Commonwealth v. Folz

23 Pa. Super. 558 | Pa. Super. Ct. | 1903

Opinion by

Smith, J.,

If money be placed by one person in the hands of another, *566to be paid to a third, the latter may recover it by an action against the second. In the absence of any qualifying condition, the right of action accrues upon the receipt of the money by the intermediary, and the statute of limitations then begins to run. This is so, even though the beneficiary is ignorant of the transaction: Hostetter v. Hollinger, 117 Pa. 606. And where the depositor has, from the date of the deposit, a right to recall the money before it reaches the beneficiary, his right of action accrues at that date, and the statute then begins to run against him. Since the statute runs against a beneficiary ignorant of his right, a fortiori it must run against a depositor with full knowledge of it. That the latter neglects to ascertain whether the duty intrusted to the intermediary has been performed, the means of discovery being within his reach, cannot affect the operation of the statute : Lewey v. H. C. Frick Coke Co., 166 Pa. 536.

Aim of the task: Condense the paragraph of the court opinion that begins "If money be placed" into a shorter version that keeps its main points. The lines that follow are drawn from a different source.

Given data:
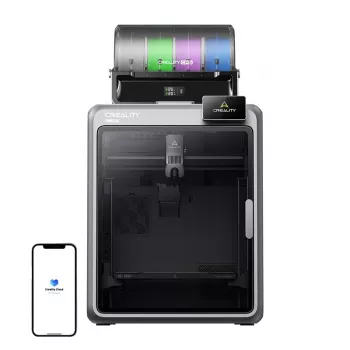 3D-tulostin Creality K2 Pro Combo – rakennustilavuus 300×300×400 mm, kaksoisekstruuderi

Output of the exercise: When one person gives money to another to pay to a third, the third may sue the intermediary to recover it. Unless a condition says otherwise, the right to sue arises when the intermediary receives the money, and the statute of limitations starts running then, even if the beneficiary does not know of the transaction (Hostetter v. Hollinger, 117 Pa. 606). If the depositor may recall the money from the date of deposit, the depositor's right of action also arises on that date, and the statute runs against the depositor from then. Since the statute runs against an unaware beneficiary, it must all the more run against a depositor who knows the facts. A depositor who neglects to check whether the intermediary did the job, when the means of finding out are within reach, does not stop the statute from running (Lewey v. H. C. Frick Coke Co., 166 Pa. 536).